|
Germany: Foreign Economic Relations
Germany's foreign economic relations are consistent with the policy of the European Union (EU) to expand trade among the 25 member states and also with the goal of global trade liberalization through the latest Doha Round of the World Trade Organization (WTO).
Germany uses its position as the world's leading merchandise exporter - a fact that partially reflects the strength of the euro - to compensate for subdued domestic demand. German companies derive one-third of their revenues from foreign trade. Therefore, Germany is committed to reducing trade restrictions, whether involving tariffs or non-tariff barriers, and improving the transparency of foreign markets, including access to public works projects.
The fact that Germany has exceeded the EU's Stability and Growth Pact's 3 percent limit on the budget deficit as a percentage of gross domestic product every year since 2002 has been an irritant in relations with the rest of the EU.
In 2003 Germany conducted slightly more than half of its trade within the then 15-member EU, followed by, in order of volume, developing countries, Eastern Europe (including countries like Poland that subsequently joined the EU), the United States and Canada, non-EU Europe (Switzerland, Norway, Liechtenstein, and Iceland), and Japan.

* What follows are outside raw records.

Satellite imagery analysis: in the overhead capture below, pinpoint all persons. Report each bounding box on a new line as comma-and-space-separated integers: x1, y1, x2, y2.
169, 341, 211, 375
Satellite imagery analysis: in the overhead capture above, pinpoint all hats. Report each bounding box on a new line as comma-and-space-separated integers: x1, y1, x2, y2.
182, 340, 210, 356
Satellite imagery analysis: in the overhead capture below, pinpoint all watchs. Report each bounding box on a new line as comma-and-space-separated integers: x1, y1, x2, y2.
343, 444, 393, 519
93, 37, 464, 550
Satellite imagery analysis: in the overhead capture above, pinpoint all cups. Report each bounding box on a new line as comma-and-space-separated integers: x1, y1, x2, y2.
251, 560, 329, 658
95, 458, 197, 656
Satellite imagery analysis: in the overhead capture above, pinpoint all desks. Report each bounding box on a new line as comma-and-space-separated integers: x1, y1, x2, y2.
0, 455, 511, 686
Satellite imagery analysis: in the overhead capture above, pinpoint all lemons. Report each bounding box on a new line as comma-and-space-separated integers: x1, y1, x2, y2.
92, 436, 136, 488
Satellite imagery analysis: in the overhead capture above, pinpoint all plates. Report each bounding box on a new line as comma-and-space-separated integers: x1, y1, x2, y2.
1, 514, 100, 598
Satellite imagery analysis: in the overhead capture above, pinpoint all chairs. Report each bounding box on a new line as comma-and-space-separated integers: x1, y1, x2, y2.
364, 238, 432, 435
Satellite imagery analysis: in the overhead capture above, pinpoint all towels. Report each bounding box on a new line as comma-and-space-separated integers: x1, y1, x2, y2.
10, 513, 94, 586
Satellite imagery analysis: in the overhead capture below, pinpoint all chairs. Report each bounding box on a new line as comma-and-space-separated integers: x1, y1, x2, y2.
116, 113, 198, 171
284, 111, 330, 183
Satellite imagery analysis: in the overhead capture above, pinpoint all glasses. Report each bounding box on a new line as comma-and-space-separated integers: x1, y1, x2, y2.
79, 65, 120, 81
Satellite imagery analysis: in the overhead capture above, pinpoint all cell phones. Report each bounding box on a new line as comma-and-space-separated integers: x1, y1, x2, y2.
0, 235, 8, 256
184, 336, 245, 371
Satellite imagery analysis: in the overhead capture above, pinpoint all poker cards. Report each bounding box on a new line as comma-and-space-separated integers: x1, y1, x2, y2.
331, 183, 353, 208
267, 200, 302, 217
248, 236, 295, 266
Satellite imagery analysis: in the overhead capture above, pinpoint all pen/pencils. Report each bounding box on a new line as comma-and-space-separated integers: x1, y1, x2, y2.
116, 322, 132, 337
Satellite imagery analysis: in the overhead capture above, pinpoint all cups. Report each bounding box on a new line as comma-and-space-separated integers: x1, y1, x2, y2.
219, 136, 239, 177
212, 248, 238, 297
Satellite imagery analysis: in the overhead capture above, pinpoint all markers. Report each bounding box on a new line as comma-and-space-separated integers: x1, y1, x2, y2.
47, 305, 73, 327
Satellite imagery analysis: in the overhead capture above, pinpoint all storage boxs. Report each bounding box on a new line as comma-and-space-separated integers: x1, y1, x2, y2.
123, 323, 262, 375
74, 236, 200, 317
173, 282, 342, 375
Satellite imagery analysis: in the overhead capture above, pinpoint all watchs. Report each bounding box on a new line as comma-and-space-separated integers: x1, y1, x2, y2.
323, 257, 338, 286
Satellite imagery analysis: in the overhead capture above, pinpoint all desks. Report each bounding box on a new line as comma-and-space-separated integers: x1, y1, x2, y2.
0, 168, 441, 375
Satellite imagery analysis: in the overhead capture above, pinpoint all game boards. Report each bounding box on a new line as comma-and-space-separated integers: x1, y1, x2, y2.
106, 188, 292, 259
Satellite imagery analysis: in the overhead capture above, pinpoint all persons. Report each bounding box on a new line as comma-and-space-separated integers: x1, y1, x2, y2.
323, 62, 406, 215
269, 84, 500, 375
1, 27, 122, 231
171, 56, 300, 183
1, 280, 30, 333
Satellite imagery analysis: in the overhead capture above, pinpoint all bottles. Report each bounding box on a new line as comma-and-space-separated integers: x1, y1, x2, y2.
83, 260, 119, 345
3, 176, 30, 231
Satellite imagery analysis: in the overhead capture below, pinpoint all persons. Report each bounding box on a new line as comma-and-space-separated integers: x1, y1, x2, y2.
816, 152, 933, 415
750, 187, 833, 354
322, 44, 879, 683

Increasing emphasis is being placed on trade with Russia and China. The 2005 Hanover trade fair devoted much of its attention to Germany's growing economic and trade ties to Russia, particularly in the area of energy. Germany is Russia's top trade partner. In 2002 China overtook Japan as Germany's top trade partner in Asia, and Germany is investing heavily in that rapidly rising economic power.